This system-based course integrates the basic sciences into a study of neuroscience and behavior in both health and disease states. Each of the basic science topics is incorporated into an integrated body of knowledge covering neuroanatomy, neurophysiology, neurological correlation, neuropharmacology, neuropathology, microbiology, human behavior. This goal will be achieved via selected lectures, relevant laboratory sessions, seminars topics, and self-directed learning methods.
The overall goal of the Neuroscience I course is to provide basic knowledge and understanding of the structure, function of the nervous system, biochemical basis of human behavior, as well as the pathological basis of neurological and mental disorders. Fundamental principles of anatomy, physiology, pharmacology, pathology, microbiology and human behavior will be applied to pathological situations to distinguish the clinical basis for central nervous system disorders.
1. Outline the general organization of the nervous system.
2. Describe the gross features of the human central nervous system (brain and spinal cord).
3. Discuss chemical synaptic transmission in terms of mechanisms, functions, and properties, and drugs modulating synaptic transmission.
4. Describe brain coverings, cerebrospinal fluid (CSF), and blood supply of the central nervous system.
5. Define the structural basis, physiological, and pharmacological properties of the pathways that transmit sensory and motor information in the central nervous system.
6. Describe the anatomical and physiological basis for higher-order cortical functions in the central nervous system.
7. Describe pathogens that infect the central nervous system and the specific diseases related to the infection process.
8. Describe the pathological changes in central nervous system tissue that underlies various neurological diseases.
9. Describe the principles that guide our understanding of human behavior and the biochemical basis of various behavioral disorders.
10. Correlate lesion sites at specific levels of the central nervous system with neurological and pathological findings of various neurological disorders.
11. Describe the pharmacology of drugs employed in the management of various mental and neurological disorders.
Methods of Instruction:
II. Practical classes.
III. Small group discussion: Cerebrovascular accidents.
Evaluation and Grading System:
1. First in-course exam (Written) = 40%.
2. Second in-course exam (Practical) = 17%.
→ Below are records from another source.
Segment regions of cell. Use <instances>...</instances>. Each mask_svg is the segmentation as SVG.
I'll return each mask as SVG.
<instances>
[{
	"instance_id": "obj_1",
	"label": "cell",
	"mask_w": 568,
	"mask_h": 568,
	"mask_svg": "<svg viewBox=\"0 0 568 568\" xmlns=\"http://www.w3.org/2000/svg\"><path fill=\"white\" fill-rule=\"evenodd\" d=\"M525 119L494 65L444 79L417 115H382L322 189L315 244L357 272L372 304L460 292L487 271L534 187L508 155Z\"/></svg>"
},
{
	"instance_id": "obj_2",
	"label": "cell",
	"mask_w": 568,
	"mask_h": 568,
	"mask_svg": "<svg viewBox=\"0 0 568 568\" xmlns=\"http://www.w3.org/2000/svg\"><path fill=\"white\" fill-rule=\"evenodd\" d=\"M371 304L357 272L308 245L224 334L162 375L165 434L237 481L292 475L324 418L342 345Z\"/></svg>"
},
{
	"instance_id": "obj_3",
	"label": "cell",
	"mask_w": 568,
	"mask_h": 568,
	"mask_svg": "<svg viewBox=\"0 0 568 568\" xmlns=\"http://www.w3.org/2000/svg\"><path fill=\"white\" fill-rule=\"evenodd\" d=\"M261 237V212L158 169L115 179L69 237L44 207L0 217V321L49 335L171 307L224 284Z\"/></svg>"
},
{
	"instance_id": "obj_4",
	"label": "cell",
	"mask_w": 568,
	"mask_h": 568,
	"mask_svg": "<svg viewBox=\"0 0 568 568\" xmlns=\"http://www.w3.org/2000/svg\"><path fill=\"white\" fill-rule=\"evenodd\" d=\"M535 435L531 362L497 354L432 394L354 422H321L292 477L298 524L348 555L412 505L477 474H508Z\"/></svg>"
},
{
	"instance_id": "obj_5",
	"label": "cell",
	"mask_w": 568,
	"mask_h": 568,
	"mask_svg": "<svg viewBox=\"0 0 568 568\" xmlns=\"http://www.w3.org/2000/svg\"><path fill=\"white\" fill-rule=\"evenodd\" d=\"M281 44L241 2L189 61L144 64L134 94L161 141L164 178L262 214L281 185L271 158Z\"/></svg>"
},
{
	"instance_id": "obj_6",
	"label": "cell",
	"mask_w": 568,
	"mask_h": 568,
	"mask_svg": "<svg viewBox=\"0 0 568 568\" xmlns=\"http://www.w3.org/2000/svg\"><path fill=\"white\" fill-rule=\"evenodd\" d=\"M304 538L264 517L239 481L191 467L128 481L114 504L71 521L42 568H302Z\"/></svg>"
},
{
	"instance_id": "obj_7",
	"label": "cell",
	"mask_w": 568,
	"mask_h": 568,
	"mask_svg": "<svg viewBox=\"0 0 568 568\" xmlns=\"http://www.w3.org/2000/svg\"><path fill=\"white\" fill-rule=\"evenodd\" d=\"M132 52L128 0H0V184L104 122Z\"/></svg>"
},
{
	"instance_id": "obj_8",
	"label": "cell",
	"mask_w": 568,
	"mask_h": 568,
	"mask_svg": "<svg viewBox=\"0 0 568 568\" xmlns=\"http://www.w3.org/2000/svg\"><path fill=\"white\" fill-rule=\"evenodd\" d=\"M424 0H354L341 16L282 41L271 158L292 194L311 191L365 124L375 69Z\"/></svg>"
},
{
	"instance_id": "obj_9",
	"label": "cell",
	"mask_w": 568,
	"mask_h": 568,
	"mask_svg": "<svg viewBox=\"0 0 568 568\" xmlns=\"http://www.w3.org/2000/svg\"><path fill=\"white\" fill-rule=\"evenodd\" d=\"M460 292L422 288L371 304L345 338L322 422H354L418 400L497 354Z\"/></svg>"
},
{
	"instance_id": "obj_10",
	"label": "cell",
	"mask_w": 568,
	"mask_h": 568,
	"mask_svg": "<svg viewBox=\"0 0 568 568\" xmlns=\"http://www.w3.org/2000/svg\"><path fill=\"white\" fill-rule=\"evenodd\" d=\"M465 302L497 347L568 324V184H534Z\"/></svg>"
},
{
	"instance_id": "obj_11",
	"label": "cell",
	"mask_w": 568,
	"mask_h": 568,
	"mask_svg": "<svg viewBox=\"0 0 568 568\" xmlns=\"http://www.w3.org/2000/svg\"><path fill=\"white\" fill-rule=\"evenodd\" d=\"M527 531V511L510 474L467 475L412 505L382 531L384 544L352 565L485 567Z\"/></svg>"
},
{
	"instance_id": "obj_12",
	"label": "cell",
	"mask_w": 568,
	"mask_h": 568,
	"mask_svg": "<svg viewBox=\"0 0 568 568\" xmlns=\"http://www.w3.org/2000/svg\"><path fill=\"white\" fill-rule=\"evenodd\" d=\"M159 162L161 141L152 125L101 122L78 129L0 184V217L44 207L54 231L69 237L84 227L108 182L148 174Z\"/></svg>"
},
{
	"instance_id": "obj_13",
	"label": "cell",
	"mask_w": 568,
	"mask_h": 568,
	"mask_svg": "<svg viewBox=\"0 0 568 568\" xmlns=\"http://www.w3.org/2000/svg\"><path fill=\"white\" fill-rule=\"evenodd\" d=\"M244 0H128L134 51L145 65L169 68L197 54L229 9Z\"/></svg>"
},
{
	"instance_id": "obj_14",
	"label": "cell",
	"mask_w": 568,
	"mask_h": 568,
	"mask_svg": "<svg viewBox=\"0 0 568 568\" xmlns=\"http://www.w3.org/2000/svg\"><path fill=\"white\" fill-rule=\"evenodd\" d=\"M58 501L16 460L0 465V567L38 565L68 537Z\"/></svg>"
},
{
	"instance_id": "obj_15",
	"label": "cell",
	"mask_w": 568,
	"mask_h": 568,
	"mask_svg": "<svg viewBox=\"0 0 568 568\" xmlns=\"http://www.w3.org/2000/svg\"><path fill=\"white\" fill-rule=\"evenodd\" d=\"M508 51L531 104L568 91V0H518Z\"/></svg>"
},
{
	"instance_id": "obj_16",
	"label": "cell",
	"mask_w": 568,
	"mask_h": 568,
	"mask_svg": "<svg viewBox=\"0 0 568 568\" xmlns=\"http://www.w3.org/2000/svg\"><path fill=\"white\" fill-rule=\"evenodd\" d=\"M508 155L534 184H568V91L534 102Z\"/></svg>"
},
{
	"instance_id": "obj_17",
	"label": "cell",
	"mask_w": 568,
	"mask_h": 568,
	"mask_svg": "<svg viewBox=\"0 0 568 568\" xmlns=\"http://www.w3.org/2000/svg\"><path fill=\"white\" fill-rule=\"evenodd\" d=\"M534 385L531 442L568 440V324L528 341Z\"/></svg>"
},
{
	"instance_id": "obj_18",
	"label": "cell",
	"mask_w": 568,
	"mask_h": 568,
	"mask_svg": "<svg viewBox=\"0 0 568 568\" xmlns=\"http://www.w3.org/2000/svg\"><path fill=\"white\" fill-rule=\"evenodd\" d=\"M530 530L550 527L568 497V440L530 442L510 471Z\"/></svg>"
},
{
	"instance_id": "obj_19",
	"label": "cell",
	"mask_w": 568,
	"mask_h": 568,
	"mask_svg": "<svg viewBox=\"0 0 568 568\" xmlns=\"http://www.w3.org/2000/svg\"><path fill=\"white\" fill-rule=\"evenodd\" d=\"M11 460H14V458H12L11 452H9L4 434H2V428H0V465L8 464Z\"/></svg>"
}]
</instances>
3. Evaluation at small group discussion = 3%.
4. Final course exam (Written) = 40%.
Recommended Text Books:
- Principles of Human Anatomy. By G. J. Tortora, 8th edition, 1999.
- Clinical Anatomy for Medical Students. By R. S. Snell, latest edition.
- Grants Atlas of Anatomy or any other Atlas of Human Anatomy.
- Basic Histology. By L. Carlos Junqueira, 8th edition, 1995.
- Before we are born. By K. L. Morre and T. V. N. Persaud, 5th edition 1998.
- Textbook of Medical Physiology. By Guyton and Hall, 10th Edition, 2000.
- Concise Text of Neuroscience, by R. E. Kingsley, 2nd Edition. 2000.
- Harper's Biochemistry. By Robert K. Murray and Co., 1999.
- Supplementary Departmental Handouts.
- Lippincott's Illustrated Reviews Pharmacology, 3rd Edition, 2005.
- Basic and Clinical Pharmacology. By Katzung, 8th Edition, 2000.
- Supplementary handouts.
- Basic Pathology. By Kumar, Cotran and Robbins, 6th Edition, 1997.
- Essential of Pathology Rubin, Latest Edition.
- Supplementary handouts.
6. Microbiology: Medical Microbiology. An Introduction to Infectious Diseases. By Sheries, Latest Edition.